I had a similar experience when I finally found a copy of Barbour’s _The End of Time_ and discovered, much to my chagrin, that it wasn’t nearly as mystical or complicated as EY makes it seem in the Timeless Physics “sequence”. Barbour’s account was much more readable and much easier to understand.

Yudkowsky just isn’t that great of a popular science writer. It’s not his specialty, so this shouldn’t be surprising.

3 comments

100% with you on Jaynes and Barbour.

Jaynes' book is a game changer, but I particularly love that you mentioned Barbour and his work.

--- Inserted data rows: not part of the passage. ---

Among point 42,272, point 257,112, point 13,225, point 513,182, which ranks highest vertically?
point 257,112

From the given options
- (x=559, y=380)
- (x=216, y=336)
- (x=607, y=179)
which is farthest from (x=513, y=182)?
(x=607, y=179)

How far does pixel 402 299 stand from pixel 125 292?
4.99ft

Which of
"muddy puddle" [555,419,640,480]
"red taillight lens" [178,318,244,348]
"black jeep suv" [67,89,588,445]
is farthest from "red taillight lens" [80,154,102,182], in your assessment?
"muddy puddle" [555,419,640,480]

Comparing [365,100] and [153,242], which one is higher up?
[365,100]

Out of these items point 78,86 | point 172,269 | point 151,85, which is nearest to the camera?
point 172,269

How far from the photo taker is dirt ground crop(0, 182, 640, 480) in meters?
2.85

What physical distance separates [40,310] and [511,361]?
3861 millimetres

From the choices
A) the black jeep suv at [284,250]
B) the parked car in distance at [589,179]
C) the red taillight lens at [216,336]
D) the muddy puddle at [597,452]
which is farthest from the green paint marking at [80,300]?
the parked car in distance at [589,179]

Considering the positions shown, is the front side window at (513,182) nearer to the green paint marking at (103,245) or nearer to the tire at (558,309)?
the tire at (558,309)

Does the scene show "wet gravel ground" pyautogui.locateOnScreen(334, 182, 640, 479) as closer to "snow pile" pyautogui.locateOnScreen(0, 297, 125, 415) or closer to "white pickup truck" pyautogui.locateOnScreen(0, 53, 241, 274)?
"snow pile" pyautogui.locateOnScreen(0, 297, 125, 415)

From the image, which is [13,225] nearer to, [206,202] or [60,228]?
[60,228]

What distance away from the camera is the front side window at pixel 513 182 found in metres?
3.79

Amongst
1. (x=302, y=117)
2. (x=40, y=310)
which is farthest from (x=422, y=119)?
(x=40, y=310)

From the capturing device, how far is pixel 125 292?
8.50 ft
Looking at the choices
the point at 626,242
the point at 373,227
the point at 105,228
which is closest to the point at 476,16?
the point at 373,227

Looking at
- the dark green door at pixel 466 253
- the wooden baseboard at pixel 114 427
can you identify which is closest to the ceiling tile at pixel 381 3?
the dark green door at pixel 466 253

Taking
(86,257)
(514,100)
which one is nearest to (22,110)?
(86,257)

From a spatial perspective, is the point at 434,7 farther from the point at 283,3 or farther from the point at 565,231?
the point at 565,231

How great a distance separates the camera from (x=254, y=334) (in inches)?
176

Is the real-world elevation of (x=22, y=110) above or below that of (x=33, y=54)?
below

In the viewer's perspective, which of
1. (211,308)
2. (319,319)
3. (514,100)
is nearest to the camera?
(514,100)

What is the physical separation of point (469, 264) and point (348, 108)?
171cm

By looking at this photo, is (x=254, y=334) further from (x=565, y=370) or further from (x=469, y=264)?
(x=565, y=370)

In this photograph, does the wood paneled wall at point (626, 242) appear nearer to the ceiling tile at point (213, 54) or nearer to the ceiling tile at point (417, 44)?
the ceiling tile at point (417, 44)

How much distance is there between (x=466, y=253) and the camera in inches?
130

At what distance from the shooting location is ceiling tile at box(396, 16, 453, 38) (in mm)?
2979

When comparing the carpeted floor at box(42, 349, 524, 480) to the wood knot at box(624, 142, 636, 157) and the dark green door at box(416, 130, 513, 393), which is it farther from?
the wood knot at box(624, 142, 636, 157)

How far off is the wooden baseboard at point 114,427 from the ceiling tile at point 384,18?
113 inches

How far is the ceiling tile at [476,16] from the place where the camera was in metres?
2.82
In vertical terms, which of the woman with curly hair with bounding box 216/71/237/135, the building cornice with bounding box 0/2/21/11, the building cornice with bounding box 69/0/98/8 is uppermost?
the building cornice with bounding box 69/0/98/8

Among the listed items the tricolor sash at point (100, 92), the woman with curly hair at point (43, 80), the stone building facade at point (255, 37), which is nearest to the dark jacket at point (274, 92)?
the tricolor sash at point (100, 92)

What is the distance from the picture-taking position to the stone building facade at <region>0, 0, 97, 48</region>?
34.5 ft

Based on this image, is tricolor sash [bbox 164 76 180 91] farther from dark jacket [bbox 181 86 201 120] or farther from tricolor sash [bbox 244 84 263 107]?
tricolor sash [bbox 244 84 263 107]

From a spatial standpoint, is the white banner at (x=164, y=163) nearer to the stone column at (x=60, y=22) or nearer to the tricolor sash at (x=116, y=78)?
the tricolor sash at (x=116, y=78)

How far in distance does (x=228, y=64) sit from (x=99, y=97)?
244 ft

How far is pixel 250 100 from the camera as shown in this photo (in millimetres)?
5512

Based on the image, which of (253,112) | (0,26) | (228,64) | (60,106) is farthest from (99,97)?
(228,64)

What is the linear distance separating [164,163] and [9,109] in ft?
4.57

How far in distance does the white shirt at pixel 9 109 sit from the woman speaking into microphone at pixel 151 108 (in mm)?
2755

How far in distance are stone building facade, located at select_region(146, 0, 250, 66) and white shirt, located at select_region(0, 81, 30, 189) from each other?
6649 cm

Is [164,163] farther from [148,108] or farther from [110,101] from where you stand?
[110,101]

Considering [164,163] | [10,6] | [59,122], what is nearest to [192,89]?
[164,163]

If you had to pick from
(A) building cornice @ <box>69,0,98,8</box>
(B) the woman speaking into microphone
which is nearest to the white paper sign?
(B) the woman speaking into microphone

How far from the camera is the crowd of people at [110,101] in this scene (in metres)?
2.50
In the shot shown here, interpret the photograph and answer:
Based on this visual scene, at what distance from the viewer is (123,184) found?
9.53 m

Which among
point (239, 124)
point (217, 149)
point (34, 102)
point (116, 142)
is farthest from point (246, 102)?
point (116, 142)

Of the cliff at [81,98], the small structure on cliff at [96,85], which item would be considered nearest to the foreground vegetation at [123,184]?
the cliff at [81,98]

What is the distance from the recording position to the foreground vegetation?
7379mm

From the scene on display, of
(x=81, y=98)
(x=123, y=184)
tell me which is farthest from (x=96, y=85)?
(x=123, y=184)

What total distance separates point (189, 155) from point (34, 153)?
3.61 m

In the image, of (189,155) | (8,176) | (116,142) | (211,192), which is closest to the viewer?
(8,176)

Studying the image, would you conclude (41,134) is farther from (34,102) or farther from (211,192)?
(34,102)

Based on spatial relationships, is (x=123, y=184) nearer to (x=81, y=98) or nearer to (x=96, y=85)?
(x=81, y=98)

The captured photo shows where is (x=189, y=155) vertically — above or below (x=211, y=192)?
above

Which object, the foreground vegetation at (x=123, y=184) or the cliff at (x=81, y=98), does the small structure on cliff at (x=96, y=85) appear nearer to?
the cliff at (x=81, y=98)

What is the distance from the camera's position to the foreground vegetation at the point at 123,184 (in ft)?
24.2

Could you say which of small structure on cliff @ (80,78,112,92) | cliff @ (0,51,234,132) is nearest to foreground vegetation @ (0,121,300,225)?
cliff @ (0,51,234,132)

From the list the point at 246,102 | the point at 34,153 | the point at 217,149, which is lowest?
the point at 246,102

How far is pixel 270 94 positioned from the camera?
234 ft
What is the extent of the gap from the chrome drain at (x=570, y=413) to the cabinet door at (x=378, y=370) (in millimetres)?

On Barbour's work: Apart from being an incredibly interesting book, I was amazed that he was a sort of "outsider" writing papers and books "on his own" (or at least outside of Academia) while making money through technical translations is just a really clever way to be able to explore any interesting avenues one might find. Einstein had the right idea too...

(Sadly, it's also something that wouldn't be as feasible nowadays, but who knows...)

Jaynes is great, but The Logic of Science is a bit rough around the edges, with lots of errata. Jaynes died when the book was really just a very rough draft plus notes. Bretthorst had to go in and turn it into something publishable, not an enviable task by any means.

Here's a list of errata and commentary, collected by a fan: https://ksvanhorn.com/bayes/jaynes/index.html.

Thank you for this!

I had spotted some errors here and there, but it's always good to have them in one place.

I think we are all in the same wagon when I say that even with those rough edges Jaynes' book is kind of a transformative experience for everyone who has already been "conditioned" to other Probability texts.

For example, for me Feller is a great intro to "start working with Probability," but Jaynes is where one starts actually "thinking in Probability."

The whole Maximum Entropy thing was mind blowing for me.

Here's a link: http://www.med.mcgill.ca/epidemiology/hanley/bios601/Gaussia...

And if you want to read what he has to say on the optional stopping problem, you can scroll down to page 196 (166 in page numbers) to the heading "6.9.1 Digression on optional stopping"

I don't personally think Jaynes is much easier to read than Yudkowsky, but he's definitely more rigorous.